• _Aim 1_
Answer these questions about the USB storage text:
(a) Where are the USB 2 wires located in the Type-C connector?
(b) What size are the two thumb drives used in the demonstration?
(c) How many additional pins does the USB 3 thumb drive have, and where are they?
======== Selected passage
In the case of the Type-C connector, the same applies. USB 2 wires are in the center. The other wires are USB 3 and some are shared between USB 2 and USB 3, so they are in a different color. If you have high-performance storage devices and it is running very slow, check the cabling, as you may be using a USB 2 cable and thus the reason why you are getting poor performance. I will now have a closer look at performance.
Performance
With storage devices, generally you get what you pay for. Some storage devices may only include read speeds, and low-cost devices may not have any performance statistics. For example, a low cost USB thumb drive may only include the read speeds if it includes any statistics. If it does include the read speeds, it would be rare to find the write speeds.
If you are looking at a storage device that contains a hard disk, generally it will include the read and writes speeds. High-performance devices like Solid-State Drives will include read and write statistics. Although this particular Solid-State Drive is not an external storage device, it can be used as one by using an enclosure or an adapter. You may find that when you purchase an external storage device it may include an internal storge connection. Essentially, it is an internal storage device with an external interface. I will now have a look at some storage devices to get a better understanding of how to use them.
Demonstration
I have a USB 2 and USB 3 thumb drives, both 16 Gigabytes in size. I will turn the USB thumb drives around. When I do this, you will notice that the USB 3 thumb drive has a blue connector. USB 2 connections can have different colors, but generally they don’t use blue. Although this is now a pretty strong convention that USB 3 uses blue, it is possible for the manufacturer to use a different color. For example, a fake USB thumb drive attempting to look like a USB 3 drive when it is in fact USB 2.
I will take a closer look at the connection of the thumb drives. It is difficult to spot, but you can see that the USB 2 thumb drive has four pins. The same four pins are on the USB 3 thumb drive. The difference is that the USB 3 thumb drive has five additional pins at the top of the connection. These extra pins are used by USB 3. Thus, one way to tell if a thumb drive supports USB 3 or not is to look for these extra pins, even though they are difficult to see.
================
• _Aim 2_
In the records, rewrite the lines from the line with "Which of point" to the line with "5.14 metres", substituting "most distant" for "farthest" and leaving everything else unchanged.
======== Records
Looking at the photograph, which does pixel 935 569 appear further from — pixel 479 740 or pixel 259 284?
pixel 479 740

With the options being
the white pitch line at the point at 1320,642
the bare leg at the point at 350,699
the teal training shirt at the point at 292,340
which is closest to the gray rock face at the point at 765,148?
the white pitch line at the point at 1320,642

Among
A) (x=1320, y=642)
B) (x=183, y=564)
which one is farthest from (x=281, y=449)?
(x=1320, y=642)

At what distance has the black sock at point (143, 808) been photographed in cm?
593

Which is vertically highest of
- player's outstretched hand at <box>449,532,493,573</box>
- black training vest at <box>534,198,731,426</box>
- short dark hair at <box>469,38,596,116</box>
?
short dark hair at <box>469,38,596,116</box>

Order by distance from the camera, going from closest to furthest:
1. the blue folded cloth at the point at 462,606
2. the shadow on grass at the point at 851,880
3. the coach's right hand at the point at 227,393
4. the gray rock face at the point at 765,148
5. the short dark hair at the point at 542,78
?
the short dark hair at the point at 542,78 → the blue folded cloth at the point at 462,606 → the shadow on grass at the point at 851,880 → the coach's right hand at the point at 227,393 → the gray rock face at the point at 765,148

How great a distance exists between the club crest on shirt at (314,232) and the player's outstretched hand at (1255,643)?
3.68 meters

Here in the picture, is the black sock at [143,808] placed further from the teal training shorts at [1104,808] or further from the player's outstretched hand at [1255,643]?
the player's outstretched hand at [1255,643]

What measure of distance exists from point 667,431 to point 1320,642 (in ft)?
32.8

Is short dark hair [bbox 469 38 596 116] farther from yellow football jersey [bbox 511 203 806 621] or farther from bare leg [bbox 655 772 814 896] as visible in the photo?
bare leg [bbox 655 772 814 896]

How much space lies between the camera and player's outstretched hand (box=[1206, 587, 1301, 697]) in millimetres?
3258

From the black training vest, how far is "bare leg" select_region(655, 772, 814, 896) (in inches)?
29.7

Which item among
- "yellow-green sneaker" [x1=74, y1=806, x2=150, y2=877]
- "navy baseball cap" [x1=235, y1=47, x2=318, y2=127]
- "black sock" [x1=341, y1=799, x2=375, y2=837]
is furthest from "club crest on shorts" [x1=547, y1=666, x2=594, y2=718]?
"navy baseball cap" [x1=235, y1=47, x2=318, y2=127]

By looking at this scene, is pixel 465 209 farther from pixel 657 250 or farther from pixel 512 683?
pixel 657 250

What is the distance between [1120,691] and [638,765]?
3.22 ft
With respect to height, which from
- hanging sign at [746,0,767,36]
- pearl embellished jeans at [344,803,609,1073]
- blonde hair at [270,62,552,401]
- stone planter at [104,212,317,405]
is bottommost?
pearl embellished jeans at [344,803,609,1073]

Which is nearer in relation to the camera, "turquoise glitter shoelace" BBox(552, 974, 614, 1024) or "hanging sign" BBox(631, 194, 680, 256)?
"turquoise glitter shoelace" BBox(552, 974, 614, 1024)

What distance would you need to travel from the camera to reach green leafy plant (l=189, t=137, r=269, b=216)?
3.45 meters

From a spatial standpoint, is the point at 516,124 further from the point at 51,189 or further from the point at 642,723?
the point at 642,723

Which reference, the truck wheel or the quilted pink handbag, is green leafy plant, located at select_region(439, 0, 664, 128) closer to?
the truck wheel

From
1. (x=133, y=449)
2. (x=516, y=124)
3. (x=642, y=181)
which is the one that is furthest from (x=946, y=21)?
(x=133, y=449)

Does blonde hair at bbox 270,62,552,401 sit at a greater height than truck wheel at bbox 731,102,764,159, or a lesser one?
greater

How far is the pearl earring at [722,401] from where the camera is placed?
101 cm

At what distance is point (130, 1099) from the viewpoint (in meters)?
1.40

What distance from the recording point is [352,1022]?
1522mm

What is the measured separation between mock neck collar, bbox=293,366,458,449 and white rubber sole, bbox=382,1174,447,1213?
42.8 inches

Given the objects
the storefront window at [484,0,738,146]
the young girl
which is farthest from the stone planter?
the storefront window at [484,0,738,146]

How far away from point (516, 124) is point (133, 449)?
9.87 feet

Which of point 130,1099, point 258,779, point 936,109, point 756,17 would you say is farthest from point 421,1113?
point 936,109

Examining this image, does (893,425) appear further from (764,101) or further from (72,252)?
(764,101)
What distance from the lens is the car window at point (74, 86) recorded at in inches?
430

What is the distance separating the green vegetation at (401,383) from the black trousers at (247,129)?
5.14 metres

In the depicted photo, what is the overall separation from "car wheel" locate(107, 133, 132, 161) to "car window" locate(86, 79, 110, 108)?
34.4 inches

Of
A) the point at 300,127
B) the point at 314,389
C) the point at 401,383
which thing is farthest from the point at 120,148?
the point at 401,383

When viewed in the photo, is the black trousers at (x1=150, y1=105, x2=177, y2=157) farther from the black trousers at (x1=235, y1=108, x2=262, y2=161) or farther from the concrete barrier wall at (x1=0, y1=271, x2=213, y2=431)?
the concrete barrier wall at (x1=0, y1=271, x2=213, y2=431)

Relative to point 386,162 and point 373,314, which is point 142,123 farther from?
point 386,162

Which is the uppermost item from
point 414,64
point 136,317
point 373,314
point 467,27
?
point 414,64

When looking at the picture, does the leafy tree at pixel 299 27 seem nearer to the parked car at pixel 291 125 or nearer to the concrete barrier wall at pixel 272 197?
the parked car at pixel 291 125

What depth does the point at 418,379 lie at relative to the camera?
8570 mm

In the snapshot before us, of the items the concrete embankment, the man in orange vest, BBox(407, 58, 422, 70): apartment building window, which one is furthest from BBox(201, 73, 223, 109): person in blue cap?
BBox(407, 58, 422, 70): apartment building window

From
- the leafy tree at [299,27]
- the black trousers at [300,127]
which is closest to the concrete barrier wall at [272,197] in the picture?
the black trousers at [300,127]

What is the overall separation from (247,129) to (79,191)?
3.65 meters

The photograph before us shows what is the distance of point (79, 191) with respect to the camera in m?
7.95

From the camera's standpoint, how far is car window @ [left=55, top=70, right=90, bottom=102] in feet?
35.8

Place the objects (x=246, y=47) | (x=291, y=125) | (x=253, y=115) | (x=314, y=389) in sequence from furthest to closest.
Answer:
================
• _Exercise response 1_
(a) In the center.
(b) 16 Gigabytes each.
(c) Five additional pins, at the top of the connection.

• _Exercise response 2_
Which of point 130,1099, point 258,779, point 936,109, point 756,17 would you say is most distant from point 421,1113?
point 936,109

Examining this image, does (893,425) appear further from (764,101) or further from (72,252)?
(764,101)
What distance from the lens is the car window at point (74, 86) recorded at in inches?
430

What is the distance separating the green vegetation at (401,383) from the black trousers at (247,129)?
5.14 metres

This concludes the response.